I started my exposition of the random forest in the last post with the first simple idea necessary to making it work, the decision tree. The video clip I linked there has a nice description at a high level, but leaves a lot of details as exercise for the reader.
One such reader, possibly to be mentioned by name, writes:
Question (I hope you knew you were getting yourself into my rabbit hole of questions): Does order matter? The way everyone’s description of a decision tree goes, they draw the thing sequentially (we start from the first branch/leaf, then narrow it down with the second branch/leaf etc). But it seems to me that as long as every branch is considered, it doesn’t matter which question came first or last; it’s basically just a huge string of conditional statements. Yes?
You can pretty much convert a decision tree to a huge string of conditional statements, an “or of ands” if the labels happen to be true and false! This brings it dangerously close to conjugate normal form for boolean formulas that used to preoccupy so much of my time as a graduate student.
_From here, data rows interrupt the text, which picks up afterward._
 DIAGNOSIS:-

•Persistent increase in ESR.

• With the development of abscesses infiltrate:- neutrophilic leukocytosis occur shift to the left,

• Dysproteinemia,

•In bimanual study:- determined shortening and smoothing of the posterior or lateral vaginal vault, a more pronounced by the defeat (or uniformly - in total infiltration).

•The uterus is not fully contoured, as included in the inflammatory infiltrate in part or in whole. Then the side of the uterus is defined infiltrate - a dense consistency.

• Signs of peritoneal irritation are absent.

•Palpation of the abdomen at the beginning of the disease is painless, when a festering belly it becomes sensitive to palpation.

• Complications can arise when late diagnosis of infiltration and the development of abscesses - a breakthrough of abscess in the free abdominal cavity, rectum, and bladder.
But, the order does matter, and matters quite a lot, because (the hope is) representing the decision tree as a tree is going to be much more efficient than representing it as an “or of ands”.
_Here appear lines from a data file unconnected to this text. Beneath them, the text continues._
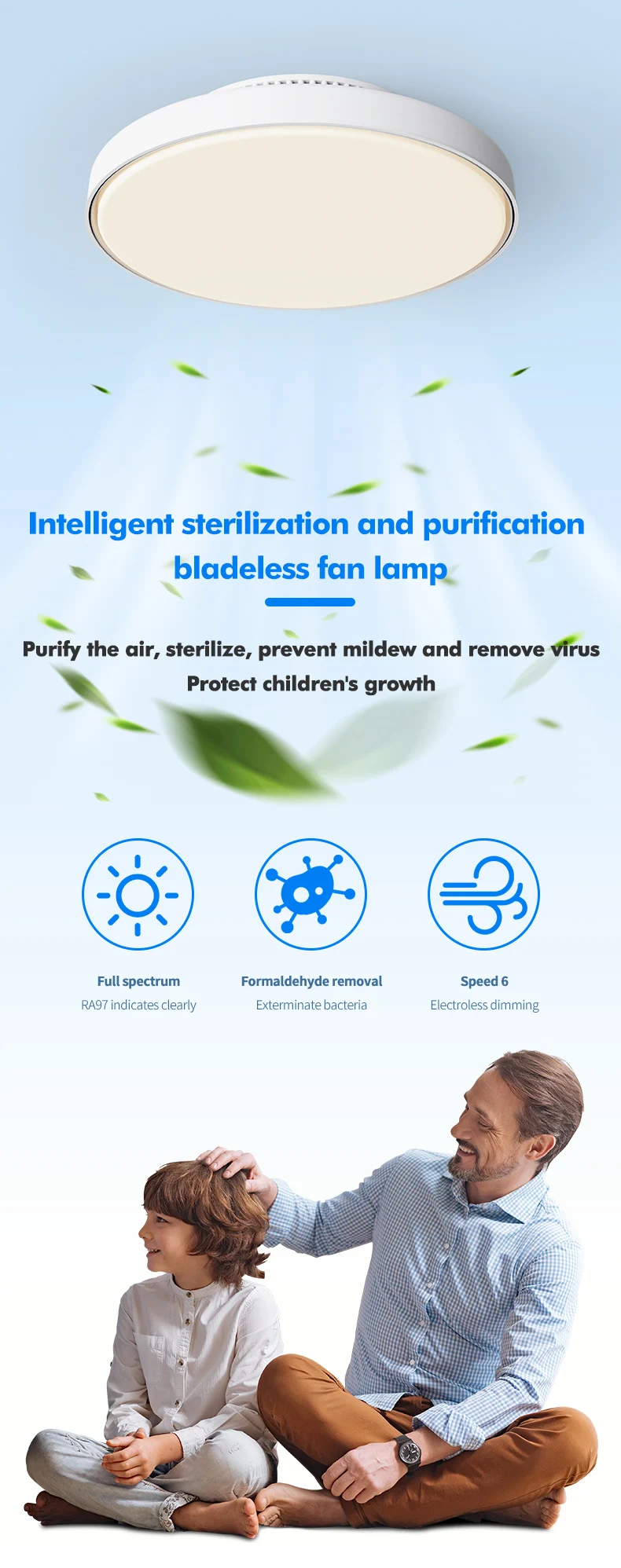 Intelligent sterilization and purification bladeless fan lamp

Purify the air, sterilize, prevent mildew and remove virus
Protect children's growth

Full spectrum
RA97 indicates clearly

Formaldehyde removal
Exterminate bacteria

Speed 6
Electroless dimming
This order-matters part becomes clear when you start really trying to build a decision tree, which I will now do twice. First, I will do it using Milk, a Machine Learning Toolkit for python. Then I will do it again, looking at the Milk sourcecode.
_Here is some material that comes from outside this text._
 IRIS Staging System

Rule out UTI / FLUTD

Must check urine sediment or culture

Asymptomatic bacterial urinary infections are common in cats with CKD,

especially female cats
Version one is in this notebook, which you can clone for yourself and play around with. It includes the huge list of conditional statements that correspond to a simple example.
In version one, all of the machine learning action is in the code block that says
learner = milk.supervised.tree_learner()
model = learner.train(features, labels)
What is this actually doing? You can dig into it by browsing the Milk source (thanks open source movement!). The code for the tree_learner is pretty minimal, see it here. It pushes off all the work into a function called build_tree, which uses recursion, but is not overwhelming either. The precise choice of how to split at each node of the tree is handled by a function called _split, which is also relatively readable.
Should that paragraph count as version two? What I really want is a narrated movie of stepping through this code in a debugger.